Data parsing

User data is the entry point of the RAWGraphs workflow, and the rawgraphs-core library introduces some concepts and utilities to deal with user provided datasets.

RAWGraphs works on a tabular dataset, that will be transformed internally according to the chart type we want to draw.

The task of importing such kind of dataset from common formats like csv into javascript is already solved by other libraries (we use d3-dsv in the RAWGraphs app), but as we normally work with text-based data formats, we also must define the data types of the different columns.
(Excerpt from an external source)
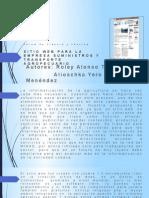 Fórum de Ciencia y Técnica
For example in this csv dataset:

year, orders, total, client
2000, 100, 1000, A and Co.
2001, 10, 2000, M and Co.
2002, 30, 300, C and Co.

all data points and values are formally strings, but the column year could be paresed as a date, and the columns orders and total are numbers.

Data Types in RAWGraphs#

RAWGraphs has the concept of data type and can handle strings, number and dates.

When handling a user dataset, it is required that each data column in the tabular dataset has the same data type for all the data points.

When we create an instance of a rawgraphs chart you have the ability to declare the datatypes of the columns in the dataset, otherwise raw will infer them from the dataset. Given a set of column, its datatypes are expressed as an object where keys are the names of columns and values a- one of "number", "date", or "string".

For example:

const dataTypes = {
age: "number",
height: "number",
born: "date",
name: "string",
}

Let's go back to the basic example of rendering a chart:

// 1. imports: chart factory function and chart implementation
import { chart } from '@rawgraphs/rawgraphs-core'
import { bubblechart } from '@rawgraphs/rawgraphs-charts'
// 2. defining data
const data = [{age:10, height:130}, {age:18, height:170}]
// 3. defining mapping
const mapping = { x: { value: 'age' }, y: { value: 'height' } }
// 4. creating a chart instance
const viz = new chart(bubblechart { data, mapping})
// 5. rendering to the DOM
const targetNode = document.getElementById('some-div')
viz.renderToDOM(targetNode)

As you can see there's no mentioning of datatypes, but under the hood rawgraphs has been able to identify the "age" and "height" columns in the dataset. In this case this is important as the bubblechart only accepts numbers or dates on the x dimension and numbers on the y dimensions.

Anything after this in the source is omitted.